Wielką wartością tej pielgrzymki były setki spotkań z Kanadyjczykami, Amerykanami i Meksykanami. Z ludźmi sukcesu i bezdomnymi w Kalifornii, z ranczerami Nevady, Utah, Kolorado i Teksasu, z mieszkańcami wielomilionowych metropolii i z ubogimi z meksykańskich faveli, z gościnnymi mormonami, Indianami w rezerwatach, z amiszami, żydami mesjanistycznymi, z chrześcijanami niemal wszystkich denominacji – z ludźmi, o których wiedzieliśmy tylko tyle, że chcieli udzielić pomocy napotkanemu pielgrzymowi. Najchętniej pomagali albo ci, którzy sami mieli niewiele, albo tacy, którzy doświadczyli kiedyś cierpienia bądź utraty. Pomimo różnic dzieliliśmy wspólne przekonanie: że gdy w życiu przychodzi czas ciemności, gdy ciężar wydaje się nie do udźwignięcia – jest to moment niezwykłego spotkania. Takiego, za jakim wszyscy tęsknimy. Pierwsza iskra nadziei pojawia się zawsze na dnie największej ciemności. To tajemnica krzyża. I o tym jest ta książka.

Żeby prawdziwie pragnąć czegoś dla kogoś, trzeba być gotowym do ofiary. Dlatego modląc się „nogami” o błogosławieństwo dla USA, Kanady i Meksyku i o światło dla rządzących, obaj z Wojtkiem dzień po dniu mierzyliśmy się ze swoim własnym krzyżem. W samotnej pielgrzymce bez zabezpieczonych środków i noclegów, gdy trzeba zaufać Bożej Opatrzności i zdać się na pomoc napotkanych ludzi, znikają wygodne podpory i schematy, opadają zasłony i można zobaczyć prawdziwego siebie oraz świat inny niż ten, do którego przywykliśmy.

Droga modlitwy to stawanie w prawdzie o sobie samym. Długi czas w jednostajnym rytmie kroków, liczne trudności i próby pustyni odsłaniały nieprzyjemne i dotąd ukrywane fakty, z którymi trzeba było się zmierzyć, żeby posuwać się naprzód. Krzyż pokazywał nam drogę umierania w nas tego wszystkiego, co przeszkadza dostrzegać prawdę i nią żyć. A prawdziwie żyć można tylko dla kogoś. W czasie wędrówki wiele razy słyszeliśmy pytania: „Why?”, „Dlaczego?

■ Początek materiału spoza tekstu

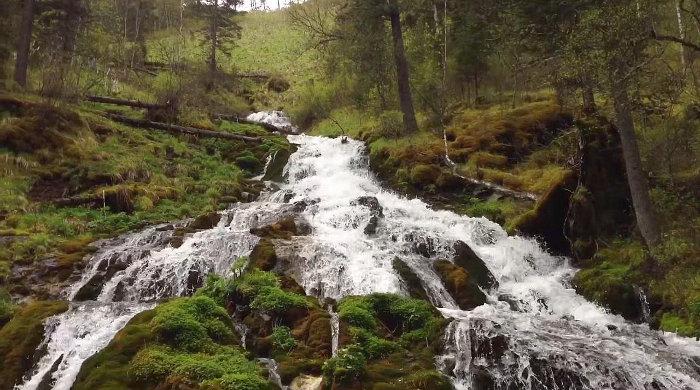 Емурлинский водопад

Dlaczego idziecie?”. Odpowiedź pojawiała się sama: Jeśli uda nam się dojść do końca i nakreślimy Krzyż Ameryki – wierzymy, że ten znak będzie odpowiedzią. Krzyż sam da odpowiedź.

Zacząć żyć prawdziwie to ruszyć w daleką podróż

„Zacząć żyć prawdziwie to ruszyć w daleką podróż” – pisał w swych dziennikach Henry David Thoreau, XIX-wieczny amerykański autor i filozof, o którym inny znany myśliciel tego okresu, Ralph W. Emerson, powiedział, że był „najbardziej amerykański z Amerykanów”. Thoreau urodził się w 1817 roku, a więc zaledwie czterdzieści dwa lata po podpisaniu przez Thomasa Jeffersona i Ojców Założycieli Deklaracji Niepodległości, która zakończyła ośmioletnią wojnę o niepodległość Stanów Zjednoczonych. Nowo powstały sojusz trzynastu Zjednoczonych Stanów Ameryki, które uwolniły się spod panowania Anglii, był wielkim eksperymentem, a jego przyszłości nikt nie znał. Zachodnia granica stanów opierała się na rzece Missisipi, ale wkrótce miała zacząć przesuwać się dalej na zachód w procesie, który ukształtuje charakter i tożsamość przyszłych Stanów Zjednoczonych Ameryki Północnej.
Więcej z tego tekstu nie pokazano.